Second article de la série de deux consacrés à Claude Noizat.

Claude Noizat, militant socialiste, avait rejoint spectaculairement le parti communiste en 1925.

Mais Claude Noizat revient très vite sur sa rupture avec la SFIO car, dès octobre 1925, il siège à nouveau dans le bureau de la section socialiste SFIO de Joinville en tant que délégué à la Fédération de la Seine ; Georges Roger est secrétaire et Eugène Meslin trésorier.

Il plaide pour un rapprochement des socialistes et des communistes, s’exprimant, en tant que membre de la SFIO, dans l’hebdomadaire l'Étincelle (1926/07/03) : « Je dis qu'il est criminel de ne pas réaliser le front unique de tous ceux qui ne veulent pas que le travail, seule valeur qui compte soit, traité comme une marchandise à la foire, qui ne veulent pas que les quelques avantages obtenus soient considérés comme nuls et qui estiment que seuls ceux qui produisent ont droit à la vie en partant du principe irréfutable : qui ne travaille pas, ne mange pas ».

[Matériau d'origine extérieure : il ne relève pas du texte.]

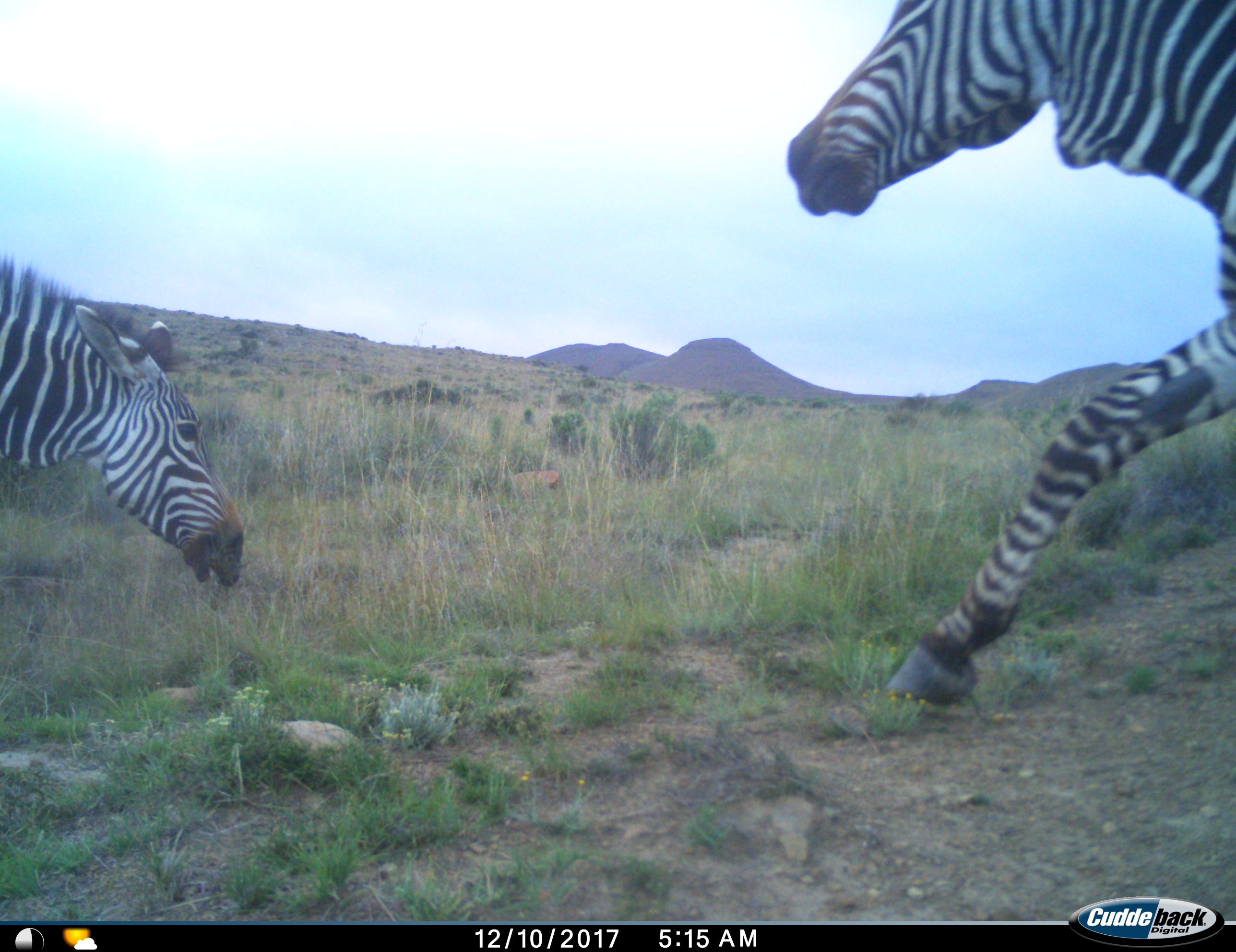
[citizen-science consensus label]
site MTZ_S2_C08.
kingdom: Animalia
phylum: Chordata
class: Mammalia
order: Perissodactyla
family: Equidae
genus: Equus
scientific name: Equus zebra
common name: mountain zebra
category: zebramountain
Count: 2.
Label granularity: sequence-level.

À plusieurs reprises, Noizat participe à des souscriptions en faveur du parti communiste lancées par L’Humanité en 1926 et 1927.

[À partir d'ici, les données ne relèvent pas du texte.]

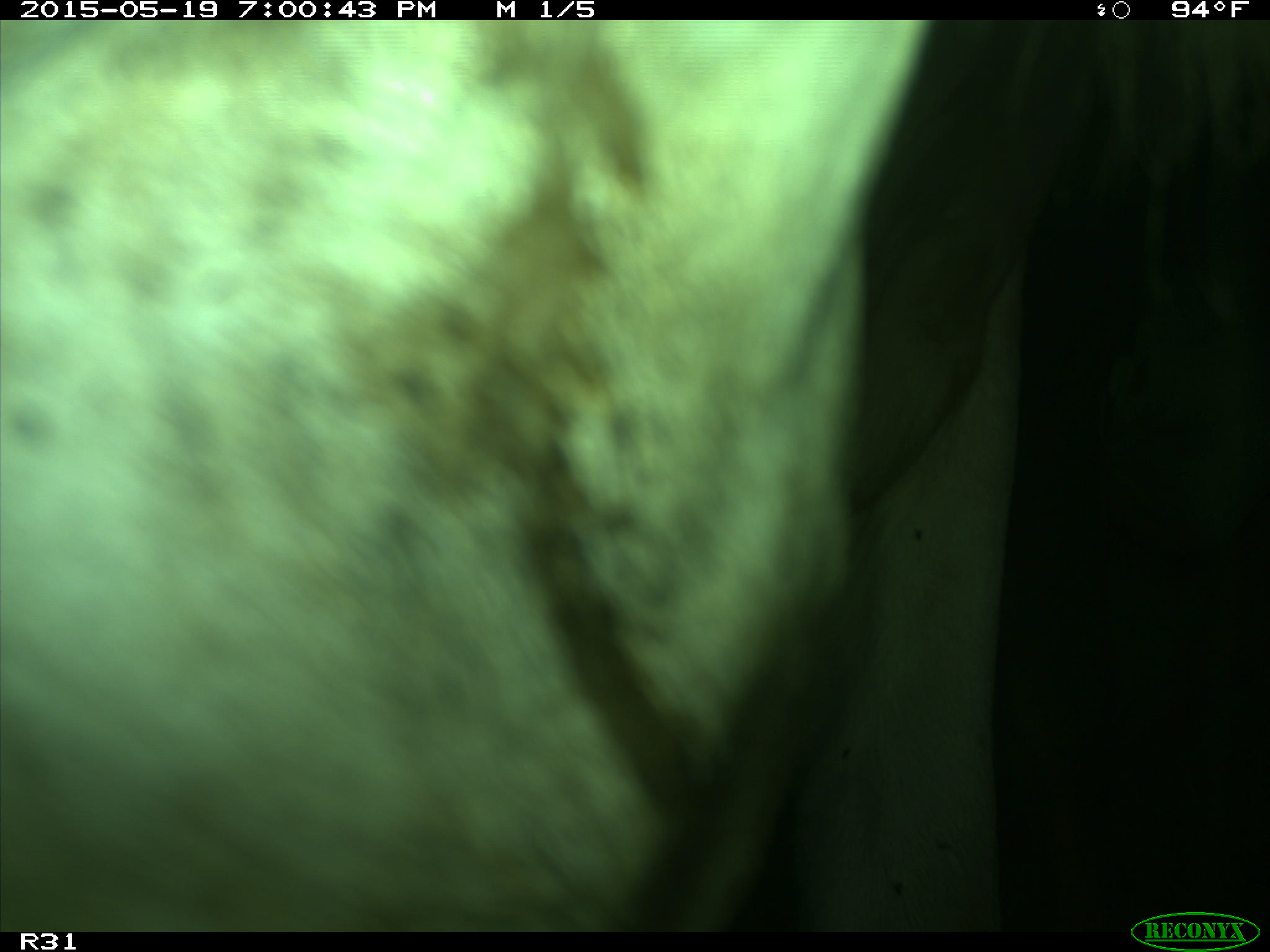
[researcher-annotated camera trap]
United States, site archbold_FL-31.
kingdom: Animalia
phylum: Chordata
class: Mammalia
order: Artiodactyla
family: Bovidae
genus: Bos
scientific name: Bos taurus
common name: domestic cow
Bos taurus (domestic cow).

Au cours des années 1930 et 1931, Noizat est actif au sein de la section socialiste joinvillaise. Le 5 avril 1930, il donne une conférence sur l'objection de conscience. Il se présente à la commission exécutive de la Fédération socialiste de la Seine en juin 1930, sur la liste des « camarades ayant approuvé le rapport moral » (qui comprend Jean Zyromski) ; trois autres Joinvillais figurent sur la même liste : Julien Cérignan, Victor Hochet et Gorges Roger.

Devenu rédacteur pour l’hebdomadaire de centre-droit, la Gazette de l’Est, Claude Noizat va se présenter comme candidat indépendant lors des élections municipales de mai 1935. Sa candidature est saluée par le journal La Réaction, qui se présent comme « organe royaliste de la banlieue Est », daté de mai 1935 : « Un indépendant que nous ne connaissons pas, M. Claude Noizat, se réclame de l’esprit du 6 février. Il a affiché des dessins vengeurs du Témoin, de Paul Iribe, mais en trop petit nombre ». Le Témoin, publié par l’illustrateur Paul Iribe, est une revue antiparlementariste et antisémite qui devient particulièrement violente pendant l'affaire Stavisky et les manifestations contre l’Assemblée nationale du 6 février 1934.

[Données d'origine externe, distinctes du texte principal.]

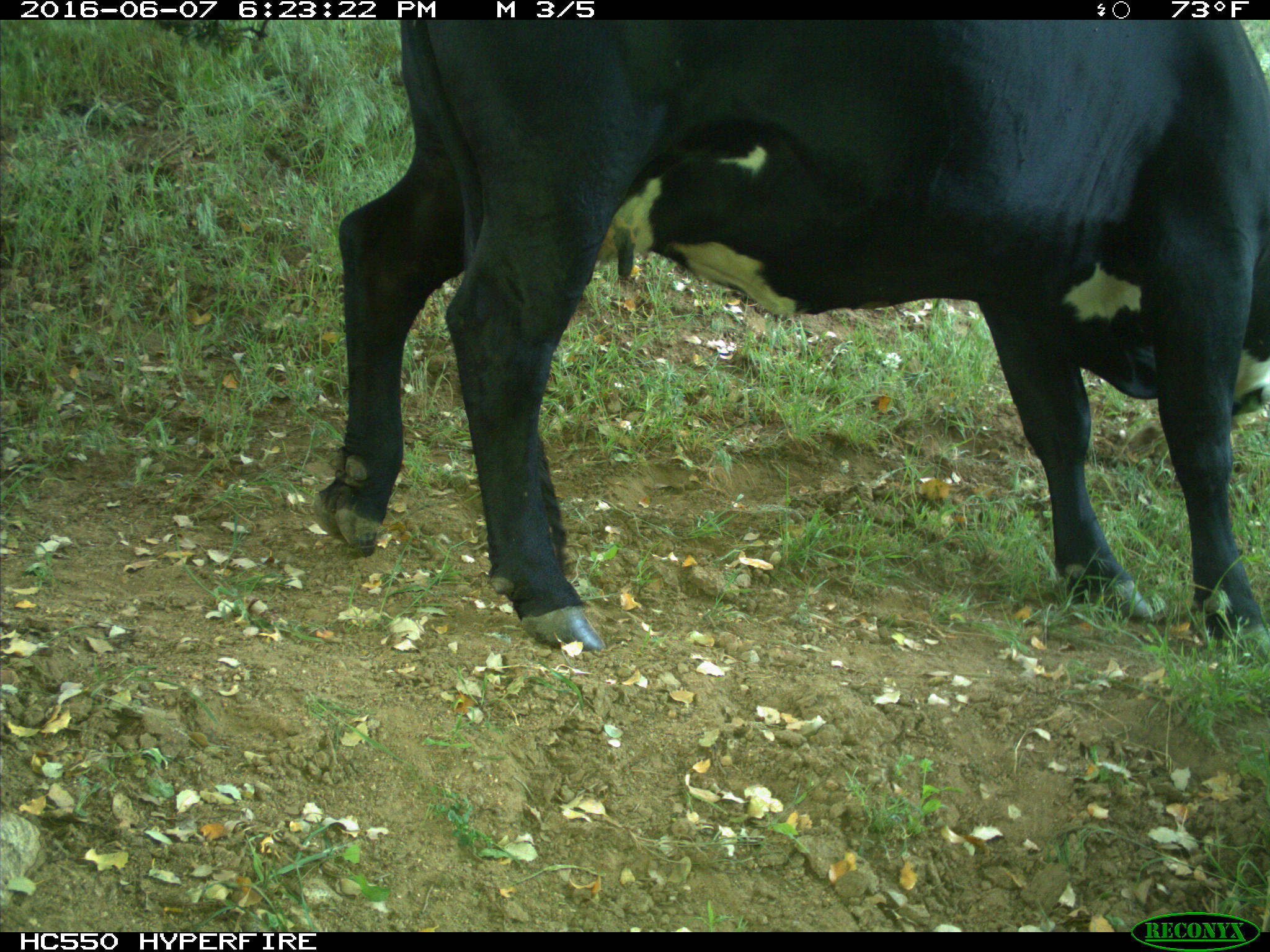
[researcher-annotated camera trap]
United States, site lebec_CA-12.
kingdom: Animalia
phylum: Chordata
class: Mammalia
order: Artiodactyla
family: Bovidae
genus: Bos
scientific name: Bos taurus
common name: domestic cow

Claude Noizat recueille 92 voix sur 2856 suffrages exprimés soit 3,2% pour 3433 inscrits. Il qualifie Georges Briolay, le maire sortant radical-socialiste, et son premier adjoint, Georges Roger, socialiste indépendant, de « Laurel et Hardy » et se réjouit qu’ils soient battus.

L’activité ultérieure et la date de décès de Claude Noizat ne sont pas connues.